SOURCE EXTRACT —
** START **
Jon and I didn't get home until almost 4:00 am the morning after the game because of the crazy scene going on outside the Garden and the fact that our car was stuck on the sixth floor of a parking garage and wasn't going anywhere. So we walked around and kind of soaked it up, ending up at a Chinese restaurant up the street at around 1:30 am, a place we'd normally walk quickly by but were quite happy to discover at that point. I actually got up before 8:00 am that morning and worked, but then spent the next couple of days in a complete haze, half dead to the world. Needless to say, I've gotten little done.
But it's nice to see the Celts back in the thick of things. My family got seasons tickets back in 1980, so obviously we look back on the Bird era with a sense of nostalgia. It's been a long 22 years. Since moving back to Boston in 1999 (I was in Phoenix from 1993-1999), I first got my own tickets with my brother and then when my father gave up his tickets, we picked those up instead. What I'm trying to say here is that we sat through a lot of lousy basketball over the past nine years (as well as some decent basketball, including some crazy if undeserved playoff runs in the early 2000s). But basketball is my first love, and the one sport I still play regularly today. Watching the Garden packed to capacity this past season has been nice, though tinged with an element of "and exactly where were you guys last year?" There were nights I couldn't even give my tickets away last season. This year, people were calling just in case.
Leo and I recorded a new episode of the Windows Weekly podcast on Thursday as usual. If you can watch it live, there's a video feed on http://www.twitlive.tv/ each week as well; we record from 2:00 pm to 3:00 pm on Thursdays. As usual, the new episode should be available before the end of the weekend.
My wife and I and two friends will be in Sonoma, California all of next week. This shouldn't affect WinInfo at all, but I probably won't be online as much as usual. We'll be visiting Leo in Petaluma as well, and I will record Windows Weekly with him there next Thursday.
** END **
DATA EXCERPT —
** START **
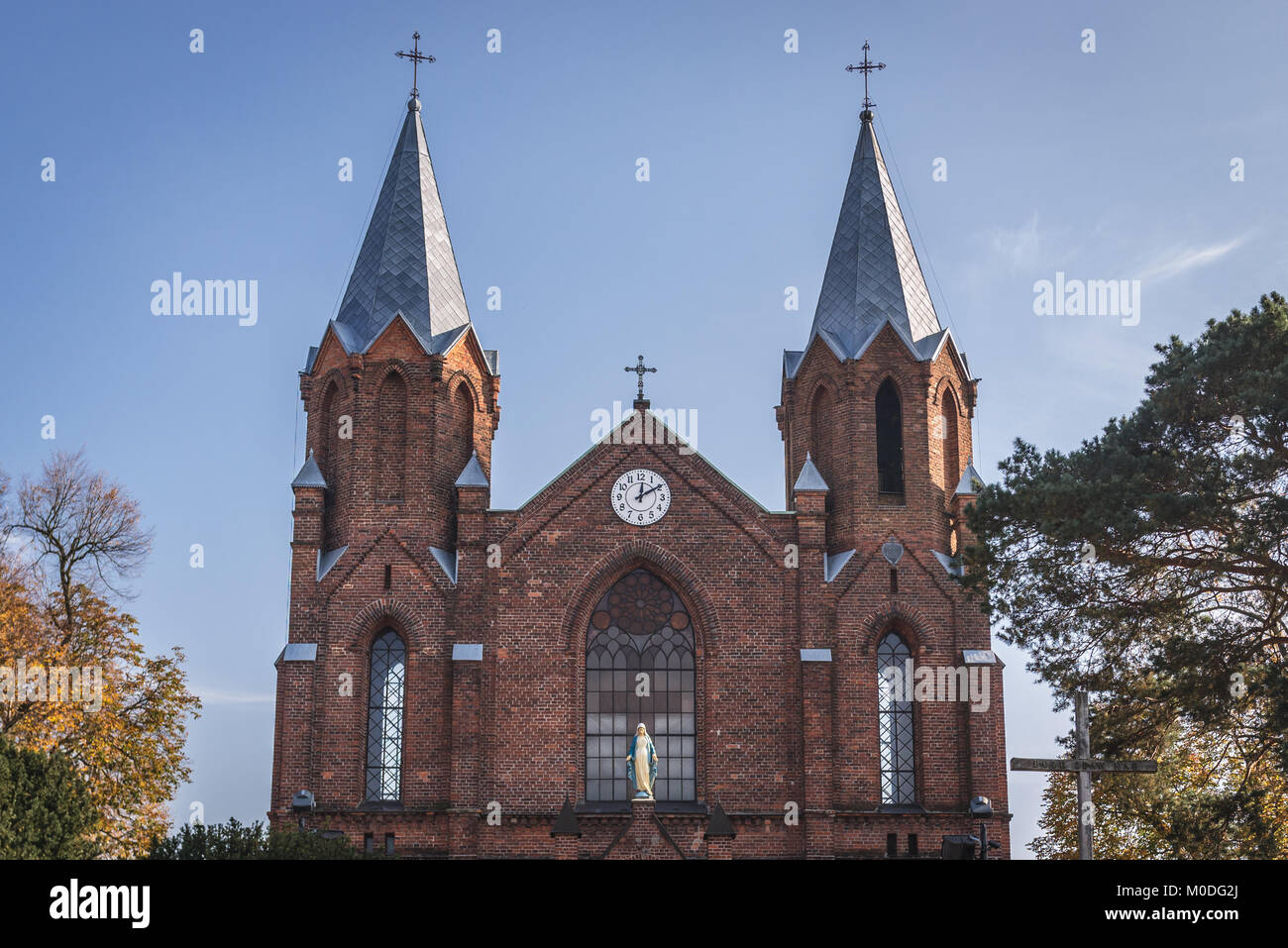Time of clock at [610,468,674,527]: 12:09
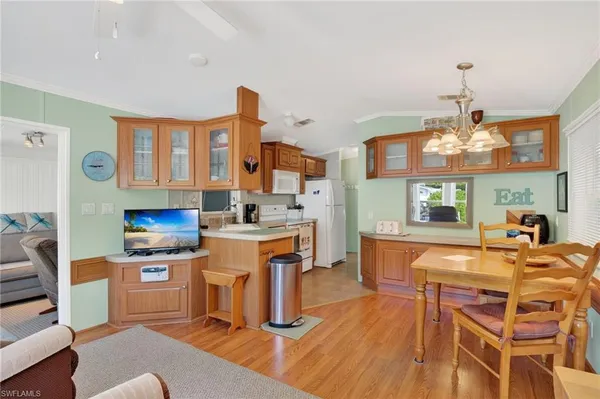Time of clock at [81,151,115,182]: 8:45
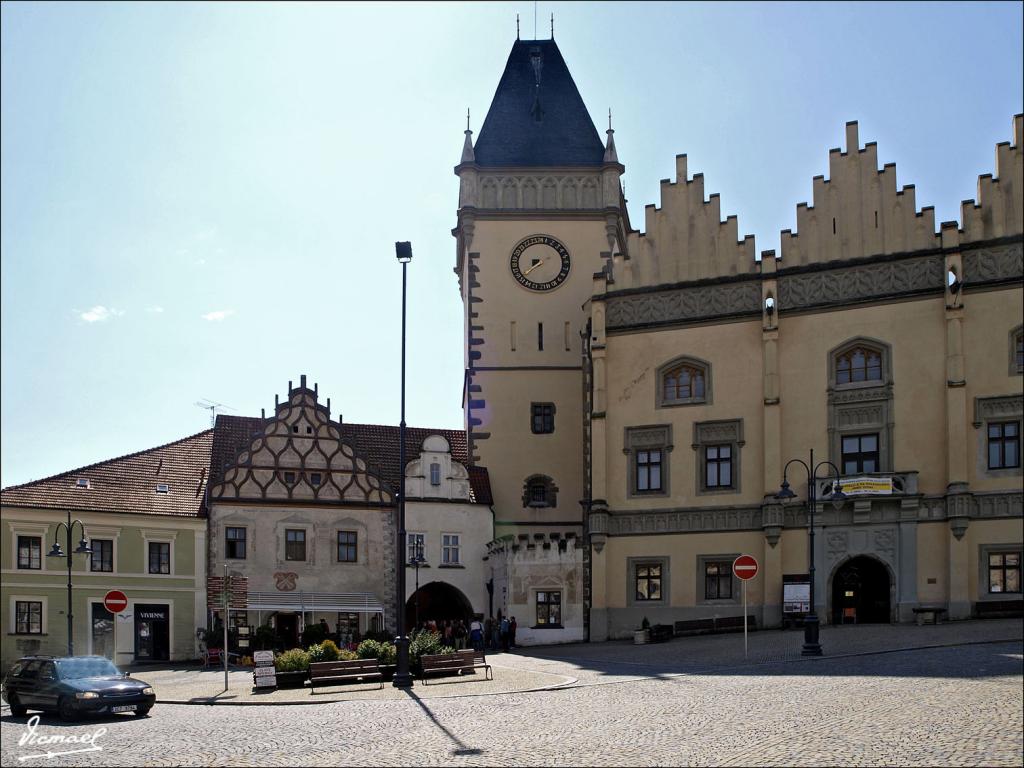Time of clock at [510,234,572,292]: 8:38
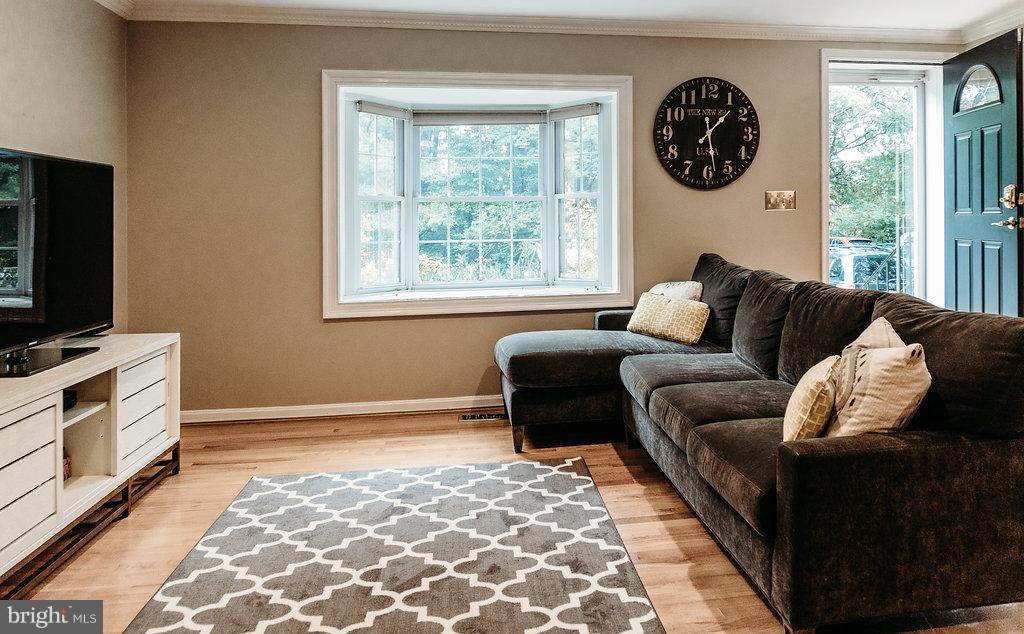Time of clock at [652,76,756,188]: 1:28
** END **
REQUIRED ACTIONS —
(1) According to the blog post, in what year did the author's family get Celtics season tickets?
(2) List every time of day given in the blog post.
Work only from the blog post, not the listing.

TASK-BY-TASK OUTPUTS —
(1) 1980

(2) 4:00 am, 1:30 am, 8:00 am, 2:00 pm, 3:00 pm